065 Patent col.3 ll.58-65 (emphasis added).
It may be appreciated that like the bed lift motors 6 and 8, the head and thigh mattress support deck section lift motors 58 and 64 generate pushing forces via their respective shafts 60 and 66 against the head section lift dog 62 and the thigh section lift dog 68 to cause the head and thigh mattress support deck sections 50 and 54 to be rotated upwardly.
Id. col.4 ll.51-57 (emphasis added).
We "recognize that the distinction between using the specification to interpret the meaning of a claim and importing limitations from the specification into the claim can be a difficult one to apply in practice." Phillips, 415 F.3d at 1323. In this case, however, we are not in danger of importing any limitations from the specification into Claim 12. Rather, we rely on the specification merely to understand what the patentee has claimed and disclaimed.
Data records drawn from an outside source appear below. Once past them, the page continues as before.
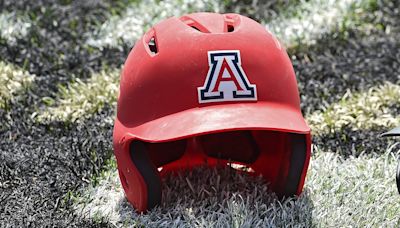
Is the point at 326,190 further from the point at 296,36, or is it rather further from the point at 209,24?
the point at 296,36

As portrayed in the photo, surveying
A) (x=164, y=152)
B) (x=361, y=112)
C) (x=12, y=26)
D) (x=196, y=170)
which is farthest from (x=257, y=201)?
(x=12, y=26)

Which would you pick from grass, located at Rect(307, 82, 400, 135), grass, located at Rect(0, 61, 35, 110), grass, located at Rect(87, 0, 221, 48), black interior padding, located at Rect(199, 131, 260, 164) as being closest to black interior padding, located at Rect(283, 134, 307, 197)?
black interior padding, located at Rect(199, 131, 260, 164)

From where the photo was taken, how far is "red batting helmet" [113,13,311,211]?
299cm

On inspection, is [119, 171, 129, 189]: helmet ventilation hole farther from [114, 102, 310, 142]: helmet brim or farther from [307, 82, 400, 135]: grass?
[307, 82, 400, 135]: grass

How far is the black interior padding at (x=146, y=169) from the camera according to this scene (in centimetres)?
307

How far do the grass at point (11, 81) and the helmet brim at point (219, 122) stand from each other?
1.45 m

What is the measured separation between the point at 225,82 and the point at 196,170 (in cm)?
61

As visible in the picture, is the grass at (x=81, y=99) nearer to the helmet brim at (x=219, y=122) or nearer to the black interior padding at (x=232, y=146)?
the black interior padding at (x=232, y=146)

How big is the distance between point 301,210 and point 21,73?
6.64 ft

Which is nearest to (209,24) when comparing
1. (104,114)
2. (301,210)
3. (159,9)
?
(301,210)

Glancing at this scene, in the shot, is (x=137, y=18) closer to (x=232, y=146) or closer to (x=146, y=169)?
(x=232, y=146)

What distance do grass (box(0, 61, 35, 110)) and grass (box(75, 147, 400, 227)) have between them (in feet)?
3.47

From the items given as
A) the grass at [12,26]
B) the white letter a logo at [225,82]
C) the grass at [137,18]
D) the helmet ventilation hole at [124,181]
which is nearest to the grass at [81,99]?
the grass at [137,18]

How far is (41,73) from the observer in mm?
4707
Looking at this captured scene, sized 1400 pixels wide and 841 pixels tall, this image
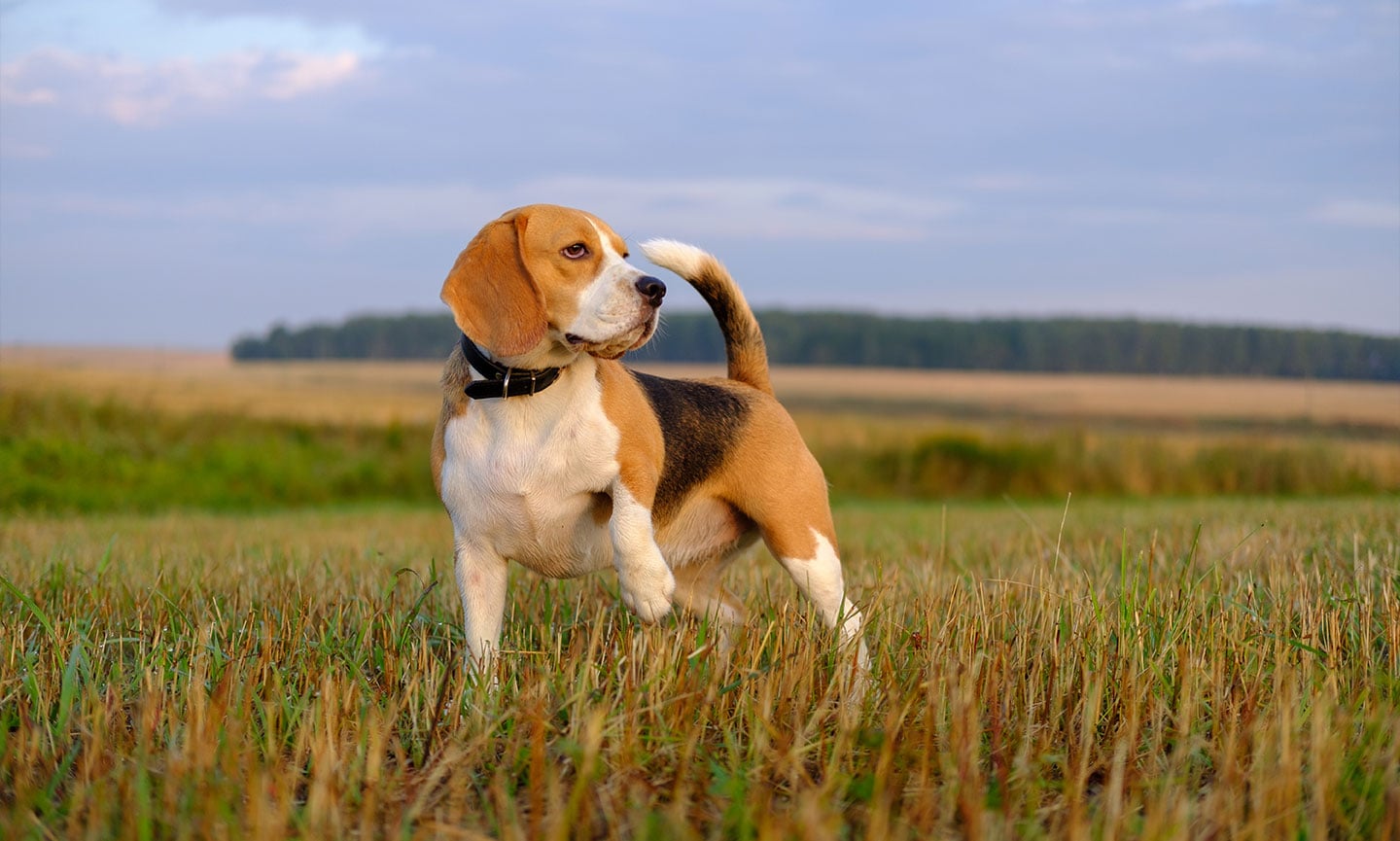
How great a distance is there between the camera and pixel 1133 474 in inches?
809

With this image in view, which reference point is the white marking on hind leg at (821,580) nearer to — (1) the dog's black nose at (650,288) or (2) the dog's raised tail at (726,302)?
(2) the dog's raised tail at (726,302)

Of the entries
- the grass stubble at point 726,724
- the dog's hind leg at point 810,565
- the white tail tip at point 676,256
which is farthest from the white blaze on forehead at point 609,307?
the dog's hind leg at point 810,565

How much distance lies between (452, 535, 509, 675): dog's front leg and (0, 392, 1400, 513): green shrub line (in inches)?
501

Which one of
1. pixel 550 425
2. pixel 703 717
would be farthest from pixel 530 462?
pixel 703 717

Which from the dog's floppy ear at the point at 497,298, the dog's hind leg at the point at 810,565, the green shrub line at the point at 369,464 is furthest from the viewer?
the green shrub line at the point at 369,464

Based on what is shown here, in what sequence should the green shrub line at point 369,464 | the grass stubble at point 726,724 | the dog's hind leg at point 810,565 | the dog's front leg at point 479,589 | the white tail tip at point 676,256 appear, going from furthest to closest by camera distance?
the green shrub line at point 369,464, the white tail tip at point 676,256, the dog's hind leg at point 810,565, the dog's front leg at point 479,589, the grass stubble at point 726,724

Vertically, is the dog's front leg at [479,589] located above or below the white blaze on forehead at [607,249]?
below

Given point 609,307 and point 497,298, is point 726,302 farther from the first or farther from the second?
point 497,298

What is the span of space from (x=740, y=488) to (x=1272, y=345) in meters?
18.9

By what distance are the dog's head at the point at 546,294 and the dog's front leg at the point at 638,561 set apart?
0.57 meters

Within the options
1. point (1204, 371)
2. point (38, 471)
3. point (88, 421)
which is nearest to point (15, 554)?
point (38, 471)

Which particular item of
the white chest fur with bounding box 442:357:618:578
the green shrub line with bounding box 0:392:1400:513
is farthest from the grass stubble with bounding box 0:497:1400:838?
the green shrub line with bounding box 0:392:1400:513

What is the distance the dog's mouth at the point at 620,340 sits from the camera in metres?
4.21

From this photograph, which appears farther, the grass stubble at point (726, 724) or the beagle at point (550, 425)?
the beagle at point (550, 425)
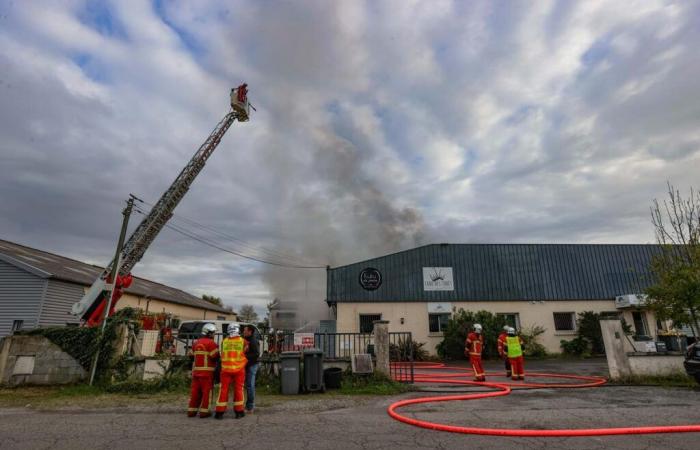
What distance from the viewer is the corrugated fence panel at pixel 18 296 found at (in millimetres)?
16688

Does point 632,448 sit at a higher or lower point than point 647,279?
lower

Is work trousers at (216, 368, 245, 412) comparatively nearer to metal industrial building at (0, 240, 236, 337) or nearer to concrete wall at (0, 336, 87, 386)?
concrete wall at (0, 336, 87, 386)

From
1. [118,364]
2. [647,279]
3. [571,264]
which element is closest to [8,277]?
[118,364]

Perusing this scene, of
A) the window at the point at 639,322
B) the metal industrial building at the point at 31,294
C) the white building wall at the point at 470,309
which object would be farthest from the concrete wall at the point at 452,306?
the metal industrial building at the point at 31,294

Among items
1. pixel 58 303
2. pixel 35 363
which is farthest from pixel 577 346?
pixel 58 303

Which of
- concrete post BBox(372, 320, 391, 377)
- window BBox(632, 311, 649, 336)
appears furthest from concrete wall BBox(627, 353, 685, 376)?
window BBox(632, 311, 649, 336)

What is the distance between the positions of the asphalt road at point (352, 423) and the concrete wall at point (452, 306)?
39.5ft

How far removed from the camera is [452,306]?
21078 millimetres

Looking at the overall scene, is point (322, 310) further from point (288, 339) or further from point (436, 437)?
point (436, 437)

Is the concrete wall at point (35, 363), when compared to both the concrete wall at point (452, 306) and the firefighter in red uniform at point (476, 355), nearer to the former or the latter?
the firefighter in red uniform at point (476, 355)

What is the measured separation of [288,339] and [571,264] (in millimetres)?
18462

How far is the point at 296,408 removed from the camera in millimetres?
7395

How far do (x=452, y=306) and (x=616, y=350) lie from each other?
1079 cm

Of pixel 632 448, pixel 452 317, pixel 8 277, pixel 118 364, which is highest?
pixel 8 277
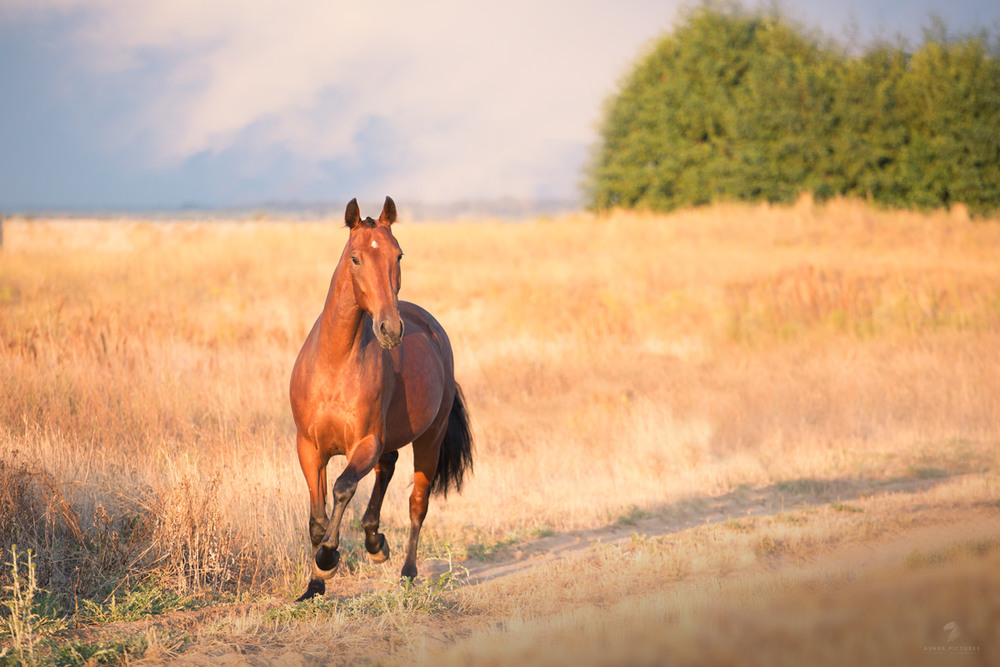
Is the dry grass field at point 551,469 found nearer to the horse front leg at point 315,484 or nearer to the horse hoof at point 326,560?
the horse hoof at point 326,560

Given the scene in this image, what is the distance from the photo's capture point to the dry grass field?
427cm

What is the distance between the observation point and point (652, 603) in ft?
15.8

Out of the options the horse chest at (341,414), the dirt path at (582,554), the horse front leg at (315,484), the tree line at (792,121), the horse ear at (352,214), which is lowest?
the dirt path at (582,554)

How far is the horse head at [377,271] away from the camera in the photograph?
4.54m

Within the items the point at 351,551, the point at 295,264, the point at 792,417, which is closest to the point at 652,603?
the point at 351,551

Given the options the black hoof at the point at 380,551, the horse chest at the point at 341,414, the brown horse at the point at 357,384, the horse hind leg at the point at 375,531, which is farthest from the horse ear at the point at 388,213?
the black hoof at the point at 380,551

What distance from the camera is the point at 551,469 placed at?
33.1 feet

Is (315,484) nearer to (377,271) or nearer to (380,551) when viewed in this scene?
(380,551)

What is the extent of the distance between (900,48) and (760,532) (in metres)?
33.3

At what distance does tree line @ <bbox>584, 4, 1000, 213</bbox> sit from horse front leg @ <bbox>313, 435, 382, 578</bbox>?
30098 mm

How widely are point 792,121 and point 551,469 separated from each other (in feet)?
89.6

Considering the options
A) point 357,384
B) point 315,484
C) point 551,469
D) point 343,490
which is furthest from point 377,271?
point 551,469

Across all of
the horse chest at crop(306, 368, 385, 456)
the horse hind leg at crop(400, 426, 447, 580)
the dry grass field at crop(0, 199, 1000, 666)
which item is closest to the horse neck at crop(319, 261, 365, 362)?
the horse chest at crop(306, 368, 385, 456)

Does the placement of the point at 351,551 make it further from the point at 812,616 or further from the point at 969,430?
the point at 969,430
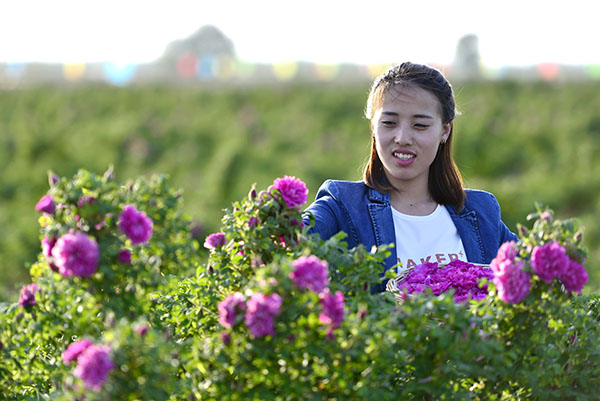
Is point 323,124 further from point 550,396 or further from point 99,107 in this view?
point 550,396

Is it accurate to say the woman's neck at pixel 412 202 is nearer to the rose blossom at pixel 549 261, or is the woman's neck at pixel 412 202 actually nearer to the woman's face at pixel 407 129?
the woman's face at pixel 407 129

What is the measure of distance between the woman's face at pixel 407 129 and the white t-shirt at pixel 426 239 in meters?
0.21

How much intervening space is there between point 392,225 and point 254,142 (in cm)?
948

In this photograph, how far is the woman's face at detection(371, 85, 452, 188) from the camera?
9.95 ft

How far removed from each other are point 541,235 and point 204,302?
3.62 feet

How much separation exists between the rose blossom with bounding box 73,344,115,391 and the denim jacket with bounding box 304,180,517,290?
4.39ft

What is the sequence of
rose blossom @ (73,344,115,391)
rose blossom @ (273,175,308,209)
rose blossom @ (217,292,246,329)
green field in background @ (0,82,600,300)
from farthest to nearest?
green field in background @ (0,82,600,300), rose blossom @ (273,175,308,209), rose blossom @ (217,292,246,329), rose blossom @ (73,344,115,391)

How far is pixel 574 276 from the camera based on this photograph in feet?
6.81

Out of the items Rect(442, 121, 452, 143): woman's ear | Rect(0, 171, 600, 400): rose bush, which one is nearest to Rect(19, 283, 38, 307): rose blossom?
Rect(0, 171, 600, 400): rose bush

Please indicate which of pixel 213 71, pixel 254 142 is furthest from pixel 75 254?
pixel 213 71

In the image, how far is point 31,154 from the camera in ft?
39.0

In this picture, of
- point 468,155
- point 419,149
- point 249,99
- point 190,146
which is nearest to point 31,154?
point 190,146

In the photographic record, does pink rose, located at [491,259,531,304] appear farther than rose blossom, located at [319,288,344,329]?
Yes

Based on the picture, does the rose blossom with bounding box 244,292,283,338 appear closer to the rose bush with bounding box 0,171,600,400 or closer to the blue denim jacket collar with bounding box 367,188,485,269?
the rose bush with bounding box 0,171,600,400
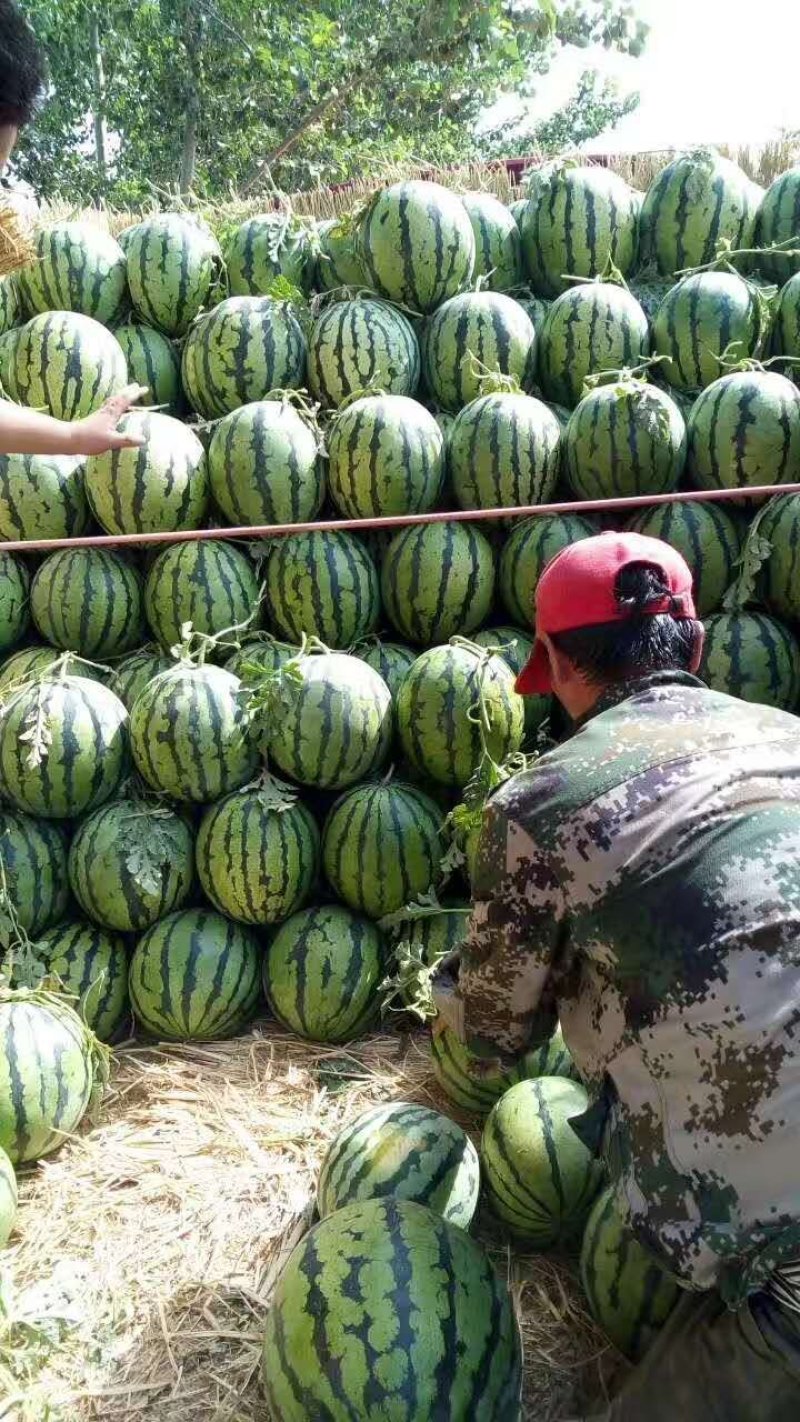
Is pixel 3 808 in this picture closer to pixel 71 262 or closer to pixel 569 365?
pixel 71 262

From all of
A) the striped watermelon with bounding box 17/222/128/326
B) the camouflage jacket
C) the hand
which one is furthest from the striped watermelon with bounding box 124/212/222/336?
the camouflage jacket

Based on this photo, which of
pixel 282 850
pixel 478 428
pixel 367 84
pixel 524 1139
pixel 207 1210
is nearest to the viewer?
pixel 524 1139

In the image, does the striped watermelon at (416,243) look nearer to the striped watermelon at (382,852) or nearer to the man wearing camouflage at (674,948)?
the striped watermelon at (382,852)

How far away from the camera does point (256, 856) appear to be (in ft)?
11.7

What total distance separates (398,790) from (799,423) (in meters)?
1.90

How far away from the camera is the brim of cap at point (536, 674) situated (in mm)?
2232

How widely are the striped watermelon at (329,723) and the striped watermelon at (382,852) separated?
0.15 metres

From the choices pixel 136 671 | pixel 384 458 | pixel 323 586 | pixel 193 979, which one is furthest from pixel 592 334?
pixel 193 979

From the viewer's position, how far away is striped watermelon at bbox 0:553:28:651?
162 inches

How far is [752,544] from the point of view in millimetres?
3701

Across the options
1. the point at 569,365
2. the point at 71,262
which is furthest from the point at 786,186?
the point at 71,262

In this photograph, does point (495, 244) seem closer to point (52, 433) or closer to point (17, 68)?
point (52, 433)

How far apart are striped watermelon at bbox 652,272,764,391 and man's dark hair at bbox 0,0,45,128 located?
8.43 feet

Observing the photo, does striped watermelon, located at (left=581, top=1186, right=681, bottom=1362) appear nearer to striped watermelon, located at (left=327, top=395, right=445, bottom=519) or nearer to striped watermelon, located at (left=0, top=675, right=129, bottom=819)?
striped watermelon, located at (left=0, top=675, right=129, bottom=819)
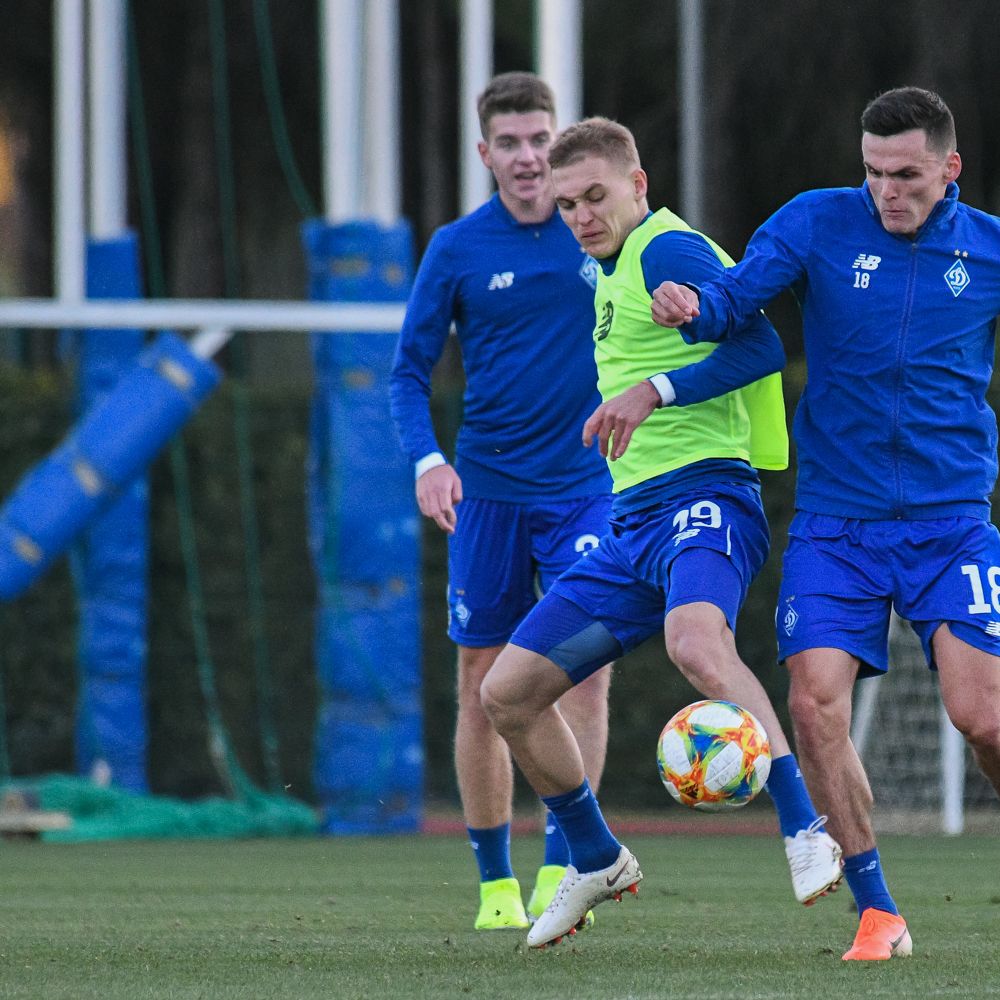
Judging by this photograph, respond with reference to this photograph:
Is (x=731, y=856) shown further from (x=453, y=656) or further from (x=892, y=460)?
(x=892, y=460)

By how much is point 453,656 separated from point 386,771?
5.17ft

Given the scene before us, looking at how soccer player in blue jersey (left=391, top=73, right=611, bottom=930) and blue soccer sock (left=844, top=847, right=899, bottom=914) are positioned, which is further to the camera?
soccer player in blue jersey (left=391, top=73, right=611, bottom=930)

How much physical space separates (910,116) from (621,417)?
42.7 inches

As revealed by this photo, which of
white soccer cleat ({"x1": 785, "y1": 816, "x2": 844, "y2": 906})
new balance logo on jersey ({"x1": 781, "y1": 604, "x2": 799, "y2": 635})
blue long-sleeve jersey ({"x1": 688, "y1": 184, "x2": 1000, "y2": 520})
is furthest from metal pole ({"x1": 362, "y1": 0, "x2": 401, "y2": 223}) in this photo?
white soccer cleat ({"x1": 785, "y1": 816, "x2": 844, "y2": 906})

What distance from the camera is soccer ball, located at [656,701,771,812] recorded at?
528 cm

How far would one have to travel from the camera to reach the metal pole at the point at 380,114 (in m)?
13.1

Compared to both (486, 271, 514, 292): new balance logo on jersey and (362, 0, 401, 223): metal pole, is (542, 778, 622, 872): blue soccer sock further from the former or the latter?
(362, 0, 401, 223): metal pole

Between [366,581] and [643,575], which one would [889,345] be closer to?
[643,575]

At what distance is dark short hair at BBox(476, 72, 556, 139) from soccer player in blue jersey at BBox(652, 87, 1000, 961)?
56.5 inches

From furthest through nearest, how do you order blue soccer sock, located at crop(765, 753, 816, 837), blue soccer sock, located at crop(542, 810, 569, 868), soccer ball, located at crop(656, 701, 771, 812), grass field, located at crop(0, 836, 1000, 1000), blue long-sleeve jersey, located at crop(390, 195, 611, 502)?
blue long-sleeve jersey, located at crop(390, 195, 611, 502), blue soccer sock, located at crop(542, 810, 569, 868), blue soccer sock, located at crop(765, 753, 816, 837), soccer ball, located at crop(656, 701, 771, 812), grass field, located at crop(0, 836, 1000, 1000)

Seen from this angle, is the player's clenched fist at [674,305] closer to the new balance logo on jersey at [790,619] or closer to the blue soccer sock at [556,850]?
the new balance logo on jersey at [790,619]

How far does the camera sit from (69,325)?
41.2 feet

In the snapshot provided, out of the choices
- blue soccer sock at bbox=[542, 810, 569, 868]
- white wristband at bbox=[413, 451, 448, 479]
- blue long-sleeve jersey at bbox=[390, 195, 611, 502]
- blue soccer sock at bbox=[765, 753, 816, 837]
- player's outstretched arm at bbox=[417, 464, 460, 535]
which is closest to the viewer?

Id. at 1316 (finding "the inventor's intention" to be "expressed in the specification"). In this case, the written description repeatedly emphasizes that the motor of the patented invention applies a pushing force, not a pulling force, against the lift dog. The inventor makes clear that this attribute of the invention is important in distinguishing the invention over the prior art. Thus, we are persuaded by the language used by the patentee that the invention disclaims motors that use pulling forces against lift dogs.
It is undisputed in this case that the motor at issue in Burke's Tri-Flex II bed exerts a force that is translated through the actuator to pull the lift dog toward the motor. As described by the patentee in the statements included above, the patentee disavowed such motors from the limitation in Claim 12 covering motors "exerting a pushing force on . . . deck sections." We follow Phillips and hold that the patentee's disavowal of such motors in the specification is dispositive. Therefore, we agree with the district court's summary judgment decision finding that Burke's Tri-Flex II bed does not literally infringe Claim 12 of SafeTCare's 065 Patent.
We similarly agree with the district court's holding of no infringement under the doctrine of equivalents. "There can also be no infringement, under the doctrine of equivalents because the accused" device exerts a force that is translated through the actuator to pull the lift dog toward the motor, and such a force was "disavowed from the scope of the `[pushing force]' limitation, as we have discussed above." Honeywell Int'l, Inc. v. ITT Indus., Inc., 452 F.3d 1312, 1321 (Fed. Cir.2006).
For the foregoing reasons, we affirm the summary judgment decision of the district court.
Each party shall bear its own costs for this appeal.